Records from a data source
***
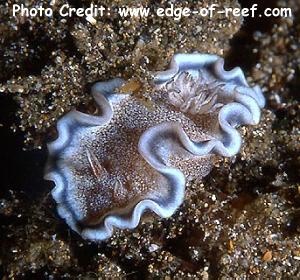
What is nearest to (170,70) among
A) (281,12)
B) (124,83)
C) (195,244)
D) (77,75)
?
(124,83)

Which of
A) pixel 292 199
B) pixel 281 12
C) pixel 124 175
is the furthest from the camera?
pixel 281 12

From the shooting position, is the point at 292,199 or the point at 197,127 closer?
the point at 197,127

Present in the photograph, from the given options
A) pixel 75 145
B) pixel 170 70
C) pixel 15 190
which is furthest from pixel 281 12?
pixel 15 190

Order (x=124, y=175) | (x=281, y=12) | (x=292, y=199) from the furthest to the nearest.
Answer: (x=281, y=12) < (x=292, y=199) < (x=124, y=175)

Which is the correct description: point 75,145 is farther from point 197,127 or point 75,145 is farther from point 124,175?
point 197,127

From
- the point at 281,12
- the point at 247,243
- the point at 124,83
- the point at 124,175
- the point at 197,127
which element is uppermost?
the point at 281,12

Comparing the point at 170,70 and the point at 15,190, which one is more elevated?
the point at 170,70
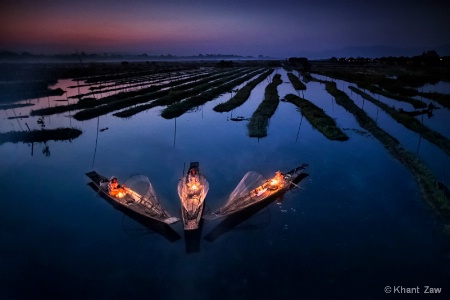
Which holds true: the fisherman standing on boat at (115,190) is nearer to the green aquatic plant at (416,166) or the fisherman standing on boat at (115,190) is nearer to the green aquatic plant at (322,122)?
the green aquatic plant at (416,166)

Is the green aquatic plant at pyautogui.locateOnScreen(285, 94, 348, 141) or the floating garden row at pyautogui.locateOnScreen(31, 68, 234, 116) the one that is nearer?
the green aquatic plant at pyautogui.locateOnScreen(285, 94, 348, 141)

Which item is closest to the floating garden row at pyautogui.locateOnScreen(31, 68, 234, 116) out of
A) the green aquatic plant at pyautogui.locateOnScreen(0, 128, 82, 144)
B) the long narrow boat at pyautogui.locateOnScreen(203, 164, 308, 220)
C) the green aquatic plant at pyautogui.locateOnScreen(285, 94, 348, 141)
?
the green aquatic plant at pyautogui.locateOnScreen(0, 128, 82, 144)

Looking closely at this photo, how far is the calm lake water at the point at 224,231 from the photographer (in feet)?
34.8

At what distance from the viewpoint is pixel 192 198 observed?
13.6 m

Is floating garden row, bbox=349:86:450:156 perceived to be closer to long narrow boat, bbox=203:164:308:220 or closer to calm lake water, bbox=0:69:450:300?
calm lake water, bbox=0:69:450:300

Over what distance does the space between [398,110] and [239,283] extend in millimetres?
34816

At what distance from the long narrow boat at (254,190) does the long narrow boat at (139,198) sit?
233 cm

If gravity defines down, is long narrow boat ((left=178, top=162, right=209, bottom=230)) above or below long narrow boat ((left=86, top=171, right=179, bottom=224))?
above

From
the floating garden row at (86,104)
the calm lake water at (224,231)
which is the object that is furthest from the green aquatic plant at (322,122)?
the floating garden row at (86,104)

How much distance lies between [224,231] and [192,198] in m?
2.14

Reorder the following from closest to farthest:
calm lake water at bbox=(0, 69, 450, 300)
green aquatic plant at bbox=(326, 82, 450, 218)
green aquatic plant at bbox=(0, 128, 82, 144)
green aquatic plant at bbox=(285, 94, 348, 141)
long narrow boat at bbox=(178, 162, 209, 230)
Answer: calm lake water at bbox=(0, 69, 450, 300)
long narrow boat at bbox=(178, 162, 209, 230)
green aquatic plant at bbox=(326, 82, 450, 218)
green aquatic plant at bbox=(0, 128, 82, 144)
green aquatic plant at bbox=(285, 94, 348, 141)

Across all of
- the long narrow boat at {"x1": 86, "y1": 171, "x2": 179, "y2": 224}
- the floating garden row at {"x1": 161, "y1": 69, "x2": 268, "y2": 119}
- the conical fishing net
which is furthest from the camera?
the floating garden row at {"x1": 161, "y1": 69, "x2": 268, "y2": 119}

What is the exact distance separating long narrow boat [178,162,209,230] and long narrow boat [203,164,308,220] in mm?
633

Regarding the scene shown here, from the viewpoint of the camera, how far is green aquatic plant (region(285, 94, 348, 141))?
26.5m
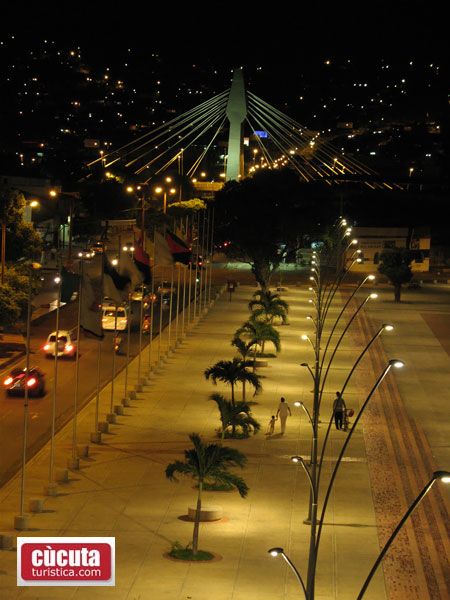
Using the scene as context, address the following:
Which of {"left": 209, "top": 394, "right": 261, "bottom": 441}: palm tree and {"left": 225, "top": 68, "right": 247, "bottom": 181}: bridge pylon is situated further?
{"left": 225, "top": 68, "right": 247, "bottom": 181}: bridge pylon

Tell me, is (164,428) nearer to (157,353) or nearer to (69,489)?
(69,489)

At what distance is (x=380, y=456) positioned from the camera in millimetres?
36406

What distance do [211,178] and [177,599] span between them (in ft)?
518

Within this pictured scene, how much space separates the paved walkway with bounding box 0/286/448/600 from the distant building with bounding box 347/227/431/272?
64997mm

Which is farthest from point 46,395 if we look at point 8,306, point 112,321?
point 112,321

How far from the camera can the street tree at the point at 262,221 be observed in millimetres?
89125

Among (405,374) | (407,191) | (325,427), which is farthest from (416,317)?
(407,191)

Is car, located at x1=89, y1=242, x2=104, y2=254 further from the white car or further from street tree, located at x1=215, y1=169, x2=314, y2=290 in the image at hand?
the white car

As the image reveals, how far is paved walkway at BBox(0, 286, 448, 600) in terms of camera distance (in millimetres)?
23609

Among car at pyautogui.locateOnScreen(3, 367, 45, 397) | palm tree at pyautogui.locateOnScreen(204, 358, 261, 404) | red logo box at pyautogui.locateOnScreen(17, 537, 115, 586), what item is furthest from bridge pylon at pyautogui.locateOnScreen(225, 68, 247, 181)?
red logo box at pyautogui.locateOnScreen(17, 537, 115, 586)

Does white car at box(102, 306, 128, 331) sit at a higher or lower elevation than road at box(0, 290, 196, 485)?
higher

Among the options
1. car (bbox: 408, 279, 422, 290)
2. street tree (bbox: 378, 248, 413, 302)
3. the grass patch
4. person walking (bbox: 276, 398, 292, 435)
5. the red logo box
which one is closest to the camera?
the red logo box

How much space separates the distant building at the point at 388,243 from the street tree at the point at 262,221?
17401 mm

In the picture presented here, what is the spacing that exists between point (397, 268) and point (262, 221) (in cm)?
1130
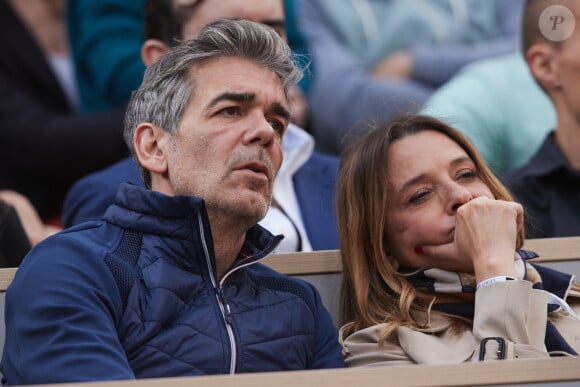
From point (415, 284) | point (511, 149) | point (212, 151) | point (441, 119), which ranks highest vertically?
point (212, 151)

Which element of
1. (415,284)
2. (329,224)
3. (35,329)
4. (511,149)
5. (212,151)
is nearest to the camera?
(35,329)

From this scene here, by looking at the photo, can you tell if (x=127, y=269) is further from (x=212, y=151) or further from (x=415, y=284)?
(x=415, y=284)

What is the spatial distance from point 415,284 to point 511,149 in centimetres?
144

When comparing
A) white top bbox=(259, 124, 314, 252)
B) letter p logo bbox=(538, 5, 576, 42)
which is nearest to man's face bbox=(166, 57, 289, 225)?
white top bbox=(259, 124, 314, 252)

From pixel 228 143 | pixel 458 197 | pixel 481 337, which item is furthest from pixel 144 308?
pixel 458 197

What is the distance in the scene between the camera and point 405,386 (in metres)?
1.98

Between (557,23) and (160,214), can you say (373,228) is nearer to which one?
(160,214)

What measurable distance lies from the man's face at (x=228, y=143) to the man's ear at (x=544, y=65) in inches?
51.8

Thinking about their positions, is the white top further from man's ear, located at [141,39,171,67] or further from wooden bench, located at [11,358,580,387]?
wooden bench, located at [11,358,580,387]

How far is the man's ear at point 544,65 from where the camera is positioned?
3.63 meters

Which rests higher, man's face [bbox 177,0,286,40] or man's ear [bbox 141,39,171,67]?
man's face [bbox 177,0,286,40]

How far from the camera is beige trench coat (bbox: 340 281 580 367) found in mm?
2477

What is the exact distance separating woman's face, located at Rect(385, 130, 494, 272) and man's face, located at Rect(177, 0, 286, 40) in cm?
71

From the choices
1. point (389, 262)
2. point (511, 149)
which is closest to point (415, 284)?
point (389, 262)
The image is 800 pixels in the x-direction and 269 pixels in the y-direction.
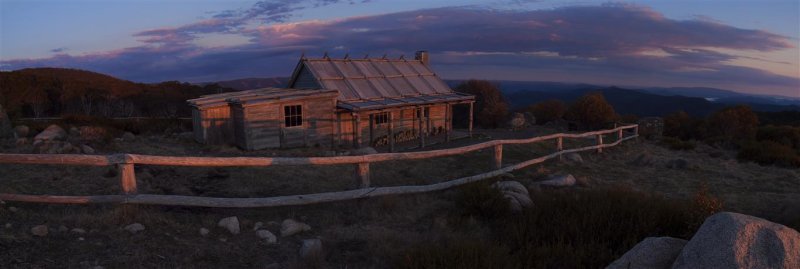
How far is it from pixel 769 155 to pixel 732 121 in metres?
14.5

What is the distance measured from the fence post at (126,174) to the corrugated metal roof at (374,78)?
12319 millimetres

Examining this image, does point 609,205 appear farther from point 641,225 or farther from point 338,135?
point 338,135

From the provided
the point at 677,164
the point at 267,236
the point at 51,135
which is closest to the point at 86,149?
the point at 51,135

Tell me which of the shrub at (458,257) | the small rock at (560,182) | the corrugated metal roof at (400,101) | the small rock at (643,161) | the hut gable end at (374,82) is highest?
the hut gable end at (374,82)

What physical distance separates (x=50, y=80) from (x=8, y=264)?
42.8m

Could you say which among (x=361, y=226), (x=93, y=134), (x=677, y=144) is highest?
(x=93, y=134)

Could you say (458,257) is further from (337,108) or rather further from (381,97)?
(381,97)

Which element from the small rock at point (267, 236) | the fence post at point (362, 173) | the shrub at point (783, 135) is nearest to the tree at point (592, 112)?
the shrub at point (783, 135)

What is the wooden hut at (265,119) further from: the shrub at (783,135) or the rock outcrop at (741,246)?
the shrub at (783,135)

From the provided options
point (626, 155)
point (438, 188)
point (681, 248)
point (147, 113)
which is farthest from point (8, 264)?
point (147, 113)

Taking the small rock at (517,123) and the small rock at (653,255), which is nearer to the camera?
the small rock at (653,255)

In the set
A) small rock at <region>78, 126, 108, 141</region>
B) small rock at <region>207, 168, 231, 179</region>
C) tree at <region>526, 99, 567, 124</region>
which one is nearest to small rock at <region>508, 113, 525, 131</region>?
tree at <region>526, 99, 567, 124</region>

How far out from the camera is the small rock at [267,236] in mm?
5422

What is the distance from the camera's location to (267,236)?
549 centimetres
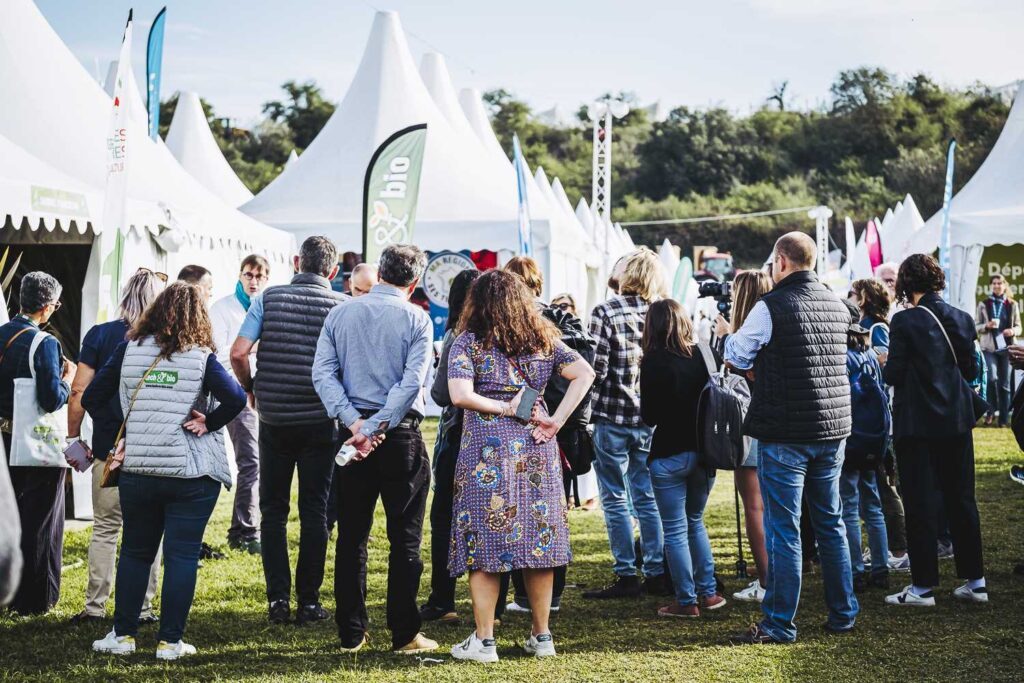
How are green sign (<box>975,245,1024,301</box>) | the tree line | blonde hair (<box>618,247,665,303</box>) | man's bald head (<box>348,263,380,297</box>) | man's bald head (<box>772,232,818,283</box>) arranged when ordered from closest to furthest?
1. man's bald head (<box>772,232,818,283</box>)
2. blonde hair (<box>618,247,665,303</box>)
3. man's bald head (<box>348,263,380,297</box>)
4. green sign (<box>975,245,1024,301</box>)
5. the tree line

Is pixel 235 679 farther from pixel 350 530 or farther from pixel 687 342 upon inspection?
pixel 687 342

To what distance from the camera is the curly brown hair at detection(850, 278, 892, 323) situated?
6008mm

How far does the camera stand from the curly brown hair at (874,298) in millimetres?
6008

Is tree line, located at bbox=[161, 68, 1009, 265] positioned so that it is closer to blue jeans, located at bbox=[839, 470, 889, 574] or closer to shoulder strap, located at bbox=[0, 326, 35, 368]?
shoulder strap, located at bbox=[0, 326, 35, 368]

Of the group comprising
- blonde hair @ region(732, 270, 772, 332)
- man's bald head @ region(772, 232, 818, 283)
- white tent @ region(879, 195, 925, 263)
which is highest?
white tent @ region(879, 195, 925, 263)

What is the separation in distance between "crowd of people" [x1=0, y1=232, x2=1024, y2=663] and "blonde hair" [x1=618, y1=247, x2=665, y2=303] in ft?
0.04

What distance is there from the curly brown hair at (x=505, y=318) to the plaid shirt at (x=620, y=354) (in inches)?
47.3

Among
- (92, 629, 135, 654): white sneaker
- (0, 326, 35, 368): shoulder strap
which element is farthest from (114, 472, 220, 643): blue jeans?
(0, 326, 35, 368): shoulder strap

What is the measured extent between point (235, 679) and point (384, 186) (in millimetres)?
6174

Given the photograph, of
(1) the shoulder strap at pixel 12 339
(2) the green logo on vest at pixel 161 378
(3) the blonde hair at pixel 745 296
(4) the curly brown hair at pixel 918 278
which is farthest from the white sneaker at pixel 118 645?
(4) the curly brown hair at pixel 918 278

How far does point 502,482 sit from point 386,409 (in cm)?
58

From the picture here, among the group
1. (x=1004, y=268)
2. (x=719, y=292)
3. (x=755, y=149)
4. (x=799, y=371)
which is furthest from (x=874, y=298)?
(x=755, y=149)

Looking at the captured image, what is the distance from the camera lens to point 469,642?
4410 mm

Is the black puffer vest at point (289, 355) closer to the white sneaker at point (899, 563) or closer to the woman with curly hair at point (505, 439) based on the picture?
the woman with curly hair at point (505, 439)
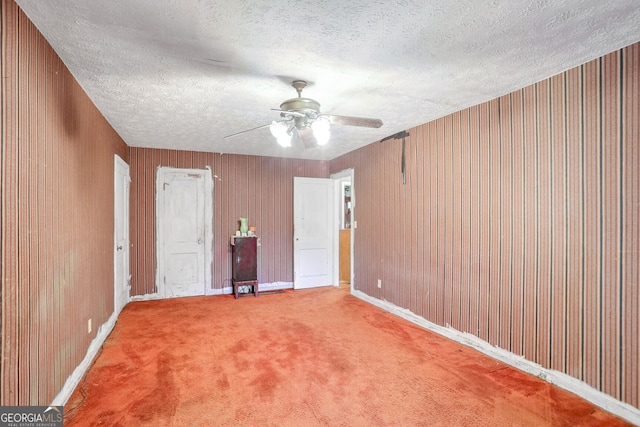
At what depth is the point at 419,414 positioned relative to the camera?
2.18m

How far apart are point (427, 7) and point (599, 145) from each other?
1.64 meters

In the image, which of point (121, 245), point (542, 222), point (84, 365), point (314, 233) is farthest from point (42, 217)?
point (314, 233)

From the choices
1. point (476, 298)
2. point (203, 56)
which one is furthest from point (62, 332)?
point (476, 298)

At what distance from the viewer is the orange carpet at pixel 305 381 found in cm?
215

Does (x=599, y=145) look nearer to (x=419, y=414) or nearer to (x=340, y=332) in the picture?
(x=419, y=414)

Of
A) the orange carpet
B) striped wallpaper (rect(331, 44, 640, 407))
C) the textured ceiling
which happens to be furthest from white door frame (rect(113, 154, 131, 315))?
striped wallpaper (rect(331, 44, 640, 407))

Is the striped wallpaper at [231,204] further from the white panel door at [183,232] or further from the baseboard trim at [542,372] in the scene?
the baseboard trim at [542,372]

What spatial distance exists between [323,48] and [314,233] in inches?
165

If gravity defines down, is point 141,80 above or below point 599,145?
above

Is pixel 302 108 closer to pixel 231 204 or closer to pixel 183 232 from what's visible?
pixel 231 204

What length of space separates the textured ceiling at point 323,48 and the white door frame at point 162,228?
6.60 ft

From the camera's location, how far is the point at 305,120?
265 cm

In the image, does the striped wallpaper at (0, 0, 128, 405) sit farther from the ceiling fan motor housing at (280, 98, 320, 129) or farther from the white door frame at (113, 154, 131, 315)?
the ceiling fan motor housing at (280, 98, 320, 129)

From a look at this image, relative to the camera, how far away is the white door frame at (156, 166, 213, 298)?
529 cm
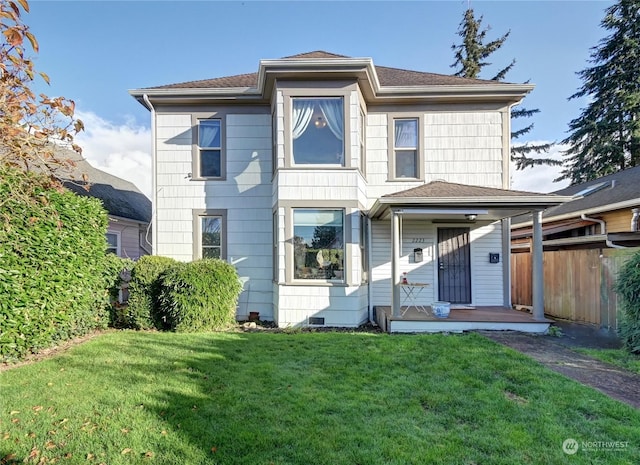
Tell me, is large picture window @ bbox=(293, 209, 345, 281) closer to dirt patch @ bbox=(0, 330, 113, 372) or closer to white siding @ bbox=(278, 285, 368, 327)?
white siding @ bbox=(278, 285, 368, 327)

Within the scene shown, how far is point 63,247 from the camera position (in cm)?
536

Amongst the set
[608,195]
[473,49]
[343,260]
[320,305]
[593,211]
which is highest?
[473,49]

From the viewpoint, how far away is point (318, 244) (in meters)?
7.41

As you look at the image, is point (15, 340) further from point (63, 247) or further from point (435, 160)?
point (435, 160)

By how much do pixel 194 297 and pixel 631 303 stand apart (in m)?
7.42

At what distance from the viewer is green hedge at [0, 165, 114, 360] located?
4.43 m

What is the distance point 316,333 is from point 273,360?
182 cm

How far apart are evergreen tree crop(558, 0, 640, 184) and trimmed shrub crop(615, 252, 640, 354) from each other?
608 inches

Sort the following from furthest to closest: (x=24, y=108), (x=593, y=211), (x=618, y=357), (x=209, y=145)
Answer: (x=593, y=211)
(x=209, y=145)
(x=618, y=357)
(x=24, y=108)

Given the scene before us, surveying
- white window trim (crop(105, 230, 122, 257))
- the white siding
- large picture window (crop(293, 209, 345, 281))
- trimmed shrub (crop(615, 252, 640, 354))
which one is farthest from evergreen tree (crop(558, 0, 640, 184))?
white window trim (crop(105, 230, 122, 257))

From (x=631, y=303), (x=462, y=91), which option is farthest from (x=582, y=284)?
(x=462, y=91)
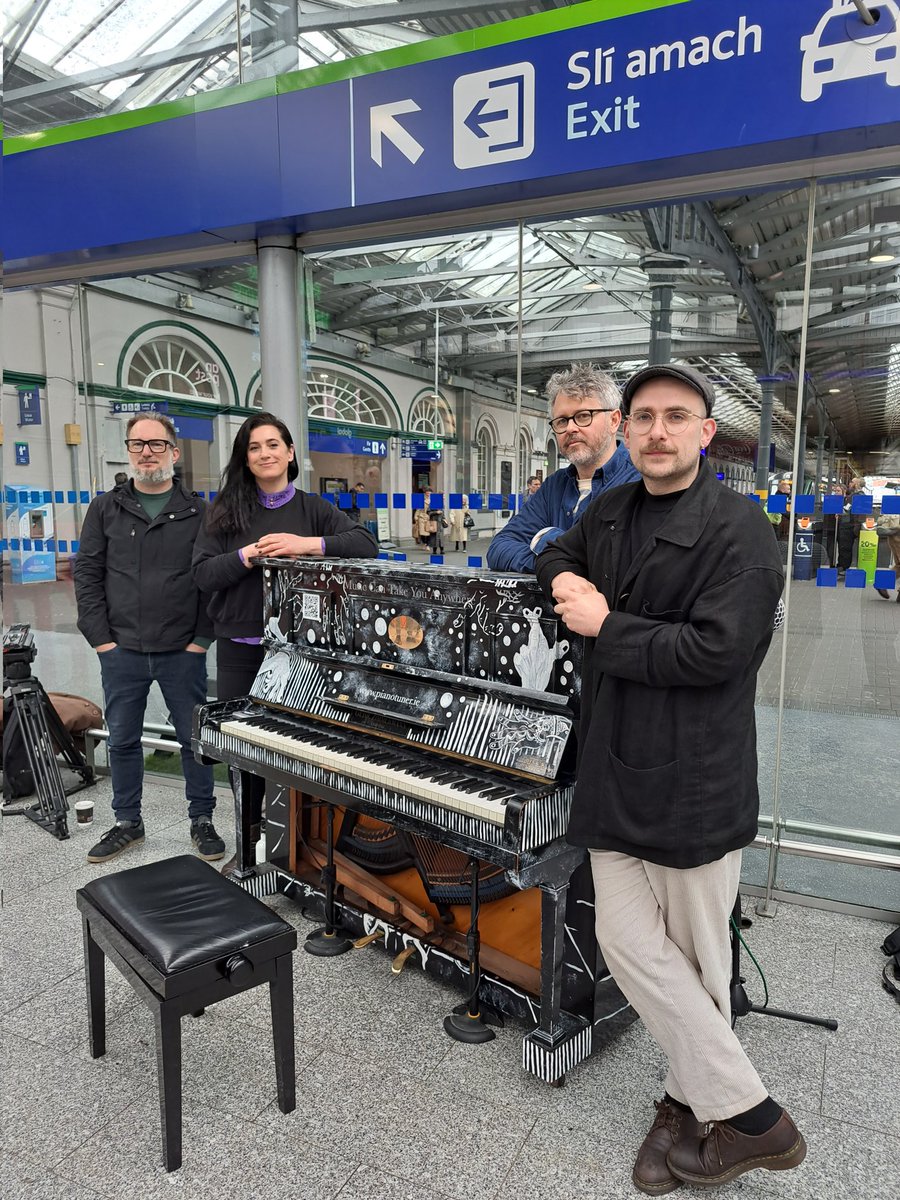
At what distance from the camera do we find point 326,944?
271 cm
***
REQUEST
Write the lines from the line containing "From the camera's location, how" through the last line of the data out again exactly, and only those lines; pictures stay out.

EXPECTED ANSWER
From the camera's location, how far is the point at 305,120?
265 cm

In the image, does the striped wallpaper at (0, 0, 128, 405) sit farther from the ceiling fan motor housing at (280, 98, 320, 129) or farther from the white door frame at (113, 154, 131, 315)?
the ceiling fan motor housing at (280, 98, 320, 129)

From a look at this image, relative to the camera, how far away is the white door frame at (156, 166, 213, 298)?
529 cm
Tell me, is large picture window @ bbox=(293, 209, 345, 281) closer to dirt patch @ bbox=(0, 330, 113, 372) or closer to white siding @ bbox=(278, 285, 368, 327)?
white siding @ bbox=(278, 285, 368, 327)

Within the scene shown, how far is point 63,247 from the camera position (in cm)?
536

Amongst the set
[608,195]
[473,49]
[343,260]
[320,305]
[593,211]
which is highest?
[473,49]

From the viewpoint, how far away is point (318, 244) (in meters)?
7.41

As you look at the image, is point (15, 340) further from point (63, 247) or further from point (435, 160)?
point (435, 160)

By how much do pixel 194 297 and pixel 631 303 stand apart (in m)?
7.42

At what distance from the viewer is green hedge at [0, 165, 114, 360] located?
4.43 m

What is the distance point 316,333 is from point 273,360?
182 cm

How far apart are evergreen tree crop(558, 0, 640, 184) and trimmed shrub crop(615, 252, 640, 354) from each other?
608 inches

Sort the following from furthest to closest: (x=24, y=108), (x=593, y=211), (x=618, y=357), (x=209, y=145)
Answer: (x=593, y=211)
(x=209, y=145)
(x=618, y=357)
(x=24, y=108)

Given the scene before us, surveying
- white window trim (crop(105, 230, 122, 257))
- the white siding
- large picture window (crop(293, 209, 345, 281))
- trimmed shrub (crop(615, 252, 640, 354))
which one is farthest from evergreen tree (crop(558, 0, 640, 184))?
white window trim (crop(105, 230, 122, 257))

From (x=631, y=303), (x=462, y=91), which option is farthest from (x=582, y=284)?
(x=462, y=91)
At what distance from the camera do we find point 326,944?
271 cm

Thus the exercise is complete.